Five years ago, it wasn’t easy to engage folks at Georgia’s Capitol in a serious conversation about transportation. The sting of loss from 2012’s transportation referendums in most regions of the state – especially congested Atlanta – was still relatively fresh. Money in the state budget was still tight. Teachers were still being furloughed in the aftermath of the great recession.

Charlie Harper

There were many other issues that political leaders could fix. Easier, cheaper issues.

After months of planning, PolicyBEST was launched on Jan. 28, 2014 with a press conference to get the public focused on the real problems of Georgia’s transportation system again. We brought together leaders of the Georgia Chamber of Commerce, the Tea Party and the Sierra Club to note agreement there was a problem, and several areas where there was also consensus on a path to solutions.

During the press conference, it began to snow, with the storm achieving the nickname “Snowmageddon.” Atlantans attempted to exit the city en masse. Gridlock ensued. Within 24 hours, Atlanta’s traffic was international news. As for getting people to focus on a problem, sometimes it’s better to be lucky than good.

- Written request 1: Retype the entire text about Georgia transportation politics, word for word.

(Entries from a dataset)
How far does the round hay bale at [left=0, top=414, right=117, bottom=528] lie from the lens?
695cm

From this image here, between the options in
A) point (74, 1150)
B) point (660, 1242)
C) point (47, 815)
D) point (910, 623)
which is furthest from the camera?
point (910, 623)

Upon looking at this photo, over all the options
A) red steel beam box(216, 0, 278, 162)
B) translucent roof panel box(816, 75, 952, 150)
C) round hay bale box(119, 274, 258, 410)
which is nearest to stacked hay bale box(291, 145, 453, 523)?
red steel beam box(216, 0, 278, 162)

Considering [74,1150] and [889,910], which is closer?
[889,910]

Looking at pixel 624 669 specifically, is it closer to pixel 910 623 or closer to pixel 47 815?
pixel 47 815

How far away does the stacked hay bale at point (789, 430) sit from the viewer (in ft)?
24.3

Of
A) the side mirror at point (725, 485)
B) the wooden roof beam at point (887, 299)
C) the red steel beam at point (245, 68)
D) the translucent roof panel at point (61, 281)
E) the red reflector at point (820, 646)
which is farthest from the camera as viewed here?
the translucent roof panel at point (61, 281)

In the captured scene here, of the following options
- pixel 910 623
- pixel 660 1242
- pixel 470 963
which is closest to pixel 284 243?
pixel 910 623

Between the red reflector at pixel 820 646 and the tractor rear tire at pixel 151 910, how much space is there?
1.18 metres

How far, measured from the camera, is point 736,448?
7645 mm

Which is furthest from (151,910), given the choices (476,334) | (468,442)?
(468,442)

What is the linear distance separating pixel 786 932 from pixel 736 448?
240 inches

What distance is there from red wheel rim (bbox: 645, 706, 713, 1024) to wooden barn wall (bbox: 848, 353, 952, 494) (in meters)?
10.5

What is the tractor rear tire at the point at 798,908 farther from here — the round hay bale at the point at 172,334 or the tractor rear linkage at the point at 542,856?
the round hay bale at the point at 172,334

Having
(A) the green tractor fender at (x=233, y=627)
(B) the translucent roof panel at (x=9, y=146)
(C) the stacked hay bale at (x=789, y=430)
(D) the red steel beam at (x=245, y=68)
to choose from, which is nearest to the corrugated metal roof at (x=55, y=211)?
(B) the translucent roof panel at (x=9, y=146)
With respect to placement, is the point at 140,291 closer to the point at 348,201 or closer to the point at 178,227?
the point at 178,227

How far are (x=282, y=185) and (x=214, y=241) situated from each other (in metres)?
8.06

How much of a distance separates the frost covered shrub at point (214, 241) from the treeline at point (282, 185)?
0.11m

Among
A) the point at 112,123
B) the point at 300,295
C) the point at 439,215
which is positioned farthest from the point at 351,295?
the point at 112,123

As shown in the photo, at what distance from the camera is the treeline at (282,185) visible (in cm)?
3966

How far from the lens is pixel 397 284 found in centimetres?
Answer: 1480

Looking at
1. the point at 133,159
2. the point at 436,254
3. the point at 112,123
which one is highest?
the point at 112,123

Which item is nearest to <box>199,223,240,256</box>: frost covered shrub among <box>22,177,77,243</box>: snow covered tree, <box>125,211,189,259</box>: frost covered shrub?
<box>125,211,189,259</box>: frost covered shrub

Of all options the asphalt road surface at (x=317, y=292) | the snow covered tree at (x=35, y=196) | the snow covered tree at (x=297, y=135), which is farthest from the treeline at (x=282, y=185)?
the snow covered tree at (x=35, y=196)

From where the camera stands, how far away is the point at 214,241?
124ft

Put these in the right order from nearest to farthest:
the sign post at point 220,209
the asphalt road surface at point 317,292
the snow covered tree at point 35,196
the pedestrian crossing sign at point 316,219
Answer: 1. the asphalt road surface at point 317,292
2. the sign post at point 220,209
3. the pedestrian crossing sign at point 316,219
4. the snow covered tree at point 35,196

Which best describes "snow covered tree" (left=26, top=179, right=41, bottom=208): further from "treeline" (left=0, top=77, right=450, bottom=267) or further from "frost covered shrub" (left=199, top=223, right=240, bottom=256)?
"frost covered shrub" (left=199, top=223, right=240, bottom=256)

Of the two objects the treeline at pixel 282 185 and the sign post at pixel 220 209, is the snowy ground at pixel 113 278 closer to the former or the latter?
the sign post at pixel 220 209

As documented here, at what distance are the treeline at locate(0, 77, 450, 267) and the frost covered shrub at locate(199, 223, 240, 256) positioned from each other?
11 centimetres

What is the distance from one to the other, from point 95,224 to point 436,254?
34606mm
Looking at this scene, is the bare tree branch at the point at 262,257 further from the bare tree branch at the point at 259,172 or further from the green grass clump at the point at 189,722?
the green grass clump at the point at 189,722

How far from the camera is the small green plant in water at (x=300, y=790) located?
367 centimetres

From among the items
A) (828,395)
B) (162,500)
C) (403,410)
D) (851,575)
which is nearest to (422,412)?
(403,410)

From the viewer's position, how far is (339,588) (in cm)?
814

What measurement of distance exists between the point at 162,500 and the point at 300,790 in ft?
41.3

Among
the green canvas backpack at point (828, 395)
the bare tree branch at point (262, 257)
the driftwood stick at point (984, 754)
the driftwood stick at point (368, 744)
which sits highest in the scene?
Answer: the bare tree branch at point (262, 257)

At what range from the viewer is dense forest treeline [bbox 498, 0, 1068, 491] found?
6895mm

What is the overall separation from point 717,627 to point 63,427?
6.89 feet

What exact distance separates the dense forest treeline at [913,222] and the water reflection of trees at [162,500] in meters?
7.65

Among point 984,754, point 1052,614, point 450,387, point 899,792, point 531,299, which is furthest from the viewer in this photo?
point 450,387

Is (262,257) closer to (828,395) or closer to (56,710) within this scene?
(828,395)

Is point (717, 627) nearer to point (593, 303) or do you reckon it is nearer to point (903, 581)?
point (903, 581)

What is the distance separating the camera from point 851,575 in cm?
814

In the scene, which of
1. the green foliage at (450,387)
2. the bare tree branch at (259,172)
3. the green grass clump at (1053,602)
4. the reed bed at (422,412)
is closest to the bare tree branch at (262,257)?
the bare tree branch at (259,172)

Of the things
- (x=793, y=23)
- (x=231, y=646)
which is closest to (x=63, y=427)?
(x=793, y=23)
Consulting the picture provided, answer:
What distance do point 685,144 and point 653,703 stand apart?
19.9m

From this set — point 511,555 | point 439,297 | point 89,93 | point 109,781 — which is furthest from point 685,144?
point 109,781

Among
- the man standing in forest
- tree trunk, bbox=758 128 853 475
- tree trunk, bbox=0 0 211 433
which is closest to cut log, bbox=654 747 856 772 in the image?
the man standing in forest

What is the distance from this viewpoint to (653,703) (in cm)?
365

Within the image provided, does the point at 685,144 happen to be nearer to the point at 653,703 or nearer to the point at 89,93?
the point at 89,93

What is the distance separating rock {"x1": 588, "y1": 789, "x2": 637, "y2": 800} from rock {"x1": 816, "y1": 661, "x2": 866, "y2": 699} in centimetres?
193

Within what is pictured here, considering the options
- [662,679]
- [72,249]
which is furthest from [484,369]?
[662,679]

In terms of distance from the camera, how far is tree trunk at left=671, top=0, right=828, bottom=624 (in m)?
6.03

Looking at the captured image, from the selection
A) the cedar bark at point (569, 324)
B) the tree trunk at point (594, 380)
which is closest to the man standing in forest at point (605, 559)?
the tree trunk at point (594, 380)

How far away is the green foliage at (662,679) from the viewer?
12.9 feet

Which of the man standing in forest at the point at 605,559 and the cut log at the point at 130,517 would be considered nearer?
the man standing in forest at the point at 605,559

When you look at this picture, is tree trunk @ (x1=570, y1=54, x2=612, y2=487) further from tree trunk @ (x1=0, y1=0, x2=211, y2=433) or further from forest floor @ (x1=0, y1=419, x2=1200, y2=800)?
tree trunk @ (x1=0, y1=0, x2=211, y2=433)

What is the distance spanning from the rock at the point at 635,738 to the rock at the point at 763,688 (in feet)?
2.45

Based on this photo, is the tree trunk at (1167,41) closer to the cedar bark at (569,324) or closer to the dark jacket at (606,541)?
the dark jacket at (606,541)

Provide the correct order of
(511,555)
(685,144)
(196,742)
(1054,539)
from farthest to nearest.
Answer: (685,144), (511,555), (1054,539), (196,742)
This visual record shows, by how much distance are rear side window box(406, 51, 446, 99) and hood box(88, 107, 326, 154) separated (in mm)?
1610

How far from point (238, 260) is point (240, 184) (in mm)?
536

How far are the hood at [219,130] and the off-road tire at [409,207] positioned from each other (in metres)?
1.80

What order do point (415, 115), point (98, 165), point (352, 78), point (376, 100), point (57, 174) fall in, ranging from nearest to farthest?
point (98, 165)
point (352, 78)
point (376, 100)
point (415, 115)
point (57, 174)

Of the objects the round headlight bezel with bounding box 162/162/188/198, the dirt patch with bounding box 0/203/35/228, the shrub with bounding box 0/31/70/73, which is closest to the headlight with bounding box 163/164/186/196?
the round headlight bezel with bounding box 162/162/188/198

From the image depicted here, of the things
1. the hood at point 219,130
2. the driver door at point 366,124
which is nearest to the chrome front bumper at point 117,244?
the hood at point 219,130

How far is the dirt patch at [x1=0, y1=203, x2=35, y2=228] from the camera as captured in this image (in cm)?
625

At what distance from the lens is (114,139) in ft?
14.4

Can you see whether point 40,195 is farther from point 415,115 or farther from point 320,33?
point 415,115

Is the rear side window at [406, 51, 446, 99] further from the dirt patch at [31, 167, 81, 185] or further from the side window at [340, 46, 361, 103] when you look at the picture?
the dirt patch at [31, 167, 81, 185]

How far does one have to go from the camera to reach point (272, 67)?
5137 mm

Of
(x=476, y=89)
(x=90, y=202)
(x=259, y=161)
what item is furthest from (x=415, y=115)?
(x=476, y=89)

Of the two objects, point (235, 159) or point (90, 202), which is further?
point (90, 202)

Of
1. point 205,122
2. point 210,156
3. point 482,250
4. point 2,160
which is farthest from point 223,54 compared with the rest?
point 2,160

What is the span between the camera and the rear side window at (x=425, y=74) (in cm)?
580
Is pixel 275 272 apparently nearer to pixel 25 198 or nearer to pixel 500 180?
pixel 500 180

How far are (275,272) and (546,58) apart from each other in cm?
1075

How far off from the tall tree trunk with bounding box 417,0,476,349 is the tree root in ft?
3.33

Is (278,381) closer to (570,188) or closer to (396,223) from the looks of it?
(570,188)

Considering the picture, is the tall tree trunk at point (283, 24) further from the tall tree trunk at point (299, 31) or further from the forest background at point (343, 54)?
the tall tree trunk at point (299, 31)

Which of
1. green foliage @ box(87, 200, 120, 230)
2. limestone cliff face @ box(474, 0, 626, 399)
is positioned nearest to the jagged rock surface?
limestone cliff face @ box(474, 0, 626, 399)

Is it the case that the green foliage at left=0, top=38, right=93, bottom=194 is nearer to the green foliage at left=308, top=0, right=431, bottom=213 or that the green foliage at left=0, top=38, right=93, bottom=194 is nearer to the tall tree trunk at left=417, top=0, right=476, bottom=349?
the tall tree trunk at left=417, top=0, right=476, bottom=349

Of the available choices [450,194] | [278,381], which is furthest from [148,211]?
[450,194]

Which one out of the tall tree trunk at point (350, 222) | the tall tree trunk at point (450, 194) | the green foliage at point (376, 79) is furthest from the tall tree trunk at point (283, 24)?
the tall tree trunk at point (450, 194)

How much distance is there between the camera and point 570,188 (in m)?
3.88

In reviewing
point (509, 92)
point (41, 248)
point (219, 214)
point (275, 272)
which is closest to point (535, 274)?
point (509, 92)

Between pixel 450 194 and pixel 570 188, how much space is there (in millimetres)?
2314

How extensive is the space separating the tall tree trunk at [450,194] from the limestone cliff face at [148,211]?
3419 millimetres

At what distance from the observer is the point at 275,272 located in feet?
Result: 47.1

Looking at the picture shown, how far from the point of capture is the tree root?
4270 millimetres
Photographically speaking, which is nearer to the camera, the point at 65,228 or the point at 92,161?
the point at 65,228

- Written request 2: Put everything in the entries, from the line containing "How extensive is" down through the final line of the entries, into a JSON list of strings with one string per line. Include only those lines and leave out blank ones.

- Task answer 1:
Five years ago, it wasn’t easy to engage folks at Georgia’s Capitol in a serious conversation about transportation. The sting of loss from 2012’s transportation referendums in most regions of the state – especially congested Atlanta – was still relatively fresh. Money in the state budget was still tight. Teachers were still being furloughed in the aftermath of the great recession.

Charlie Harper

There were many other issues that political leaders could fix. Easier, cheaper issues.

After months of planning, PolicyBEST was launched on Jan. 28, 2014 with a press conference to get the public focused on the real problems of Georgia’s transportation system again. We brought together leaders of the Georgia Chamber of Commerce, the Tea Party and the Sierra Club to note agreement there was a problem, and several areas where there was also consensus on a path to solutions.

During the press conference, it began to snow, with the storm achieving the nickname “Snowmageddon.” Atlantans attempted to exit the city en masse. Gridlock ensued. Within 24 hours, Atlanta’s traffic was international news. As for getting people to focus on a problem, sometimes it’s better to be lucky than good.

- Task answer 2:
[
  "How extensive is the space separating the tall tree trunk at [450,194] from the limestone cliff face at [148,211]?",
  "3419 millimetres",
  "At what distance from the observer is the point at 275,272 located in feet?",
  "Result: 47.1",
  "Looking at the picture shown, how far from the point of capture is the tree root?",
  "4270 millimetres",
  "Photographically speaking, which is nearer to the camera, the point at 65,228 or the point at 92,161?",
  "the point at 65,228"
]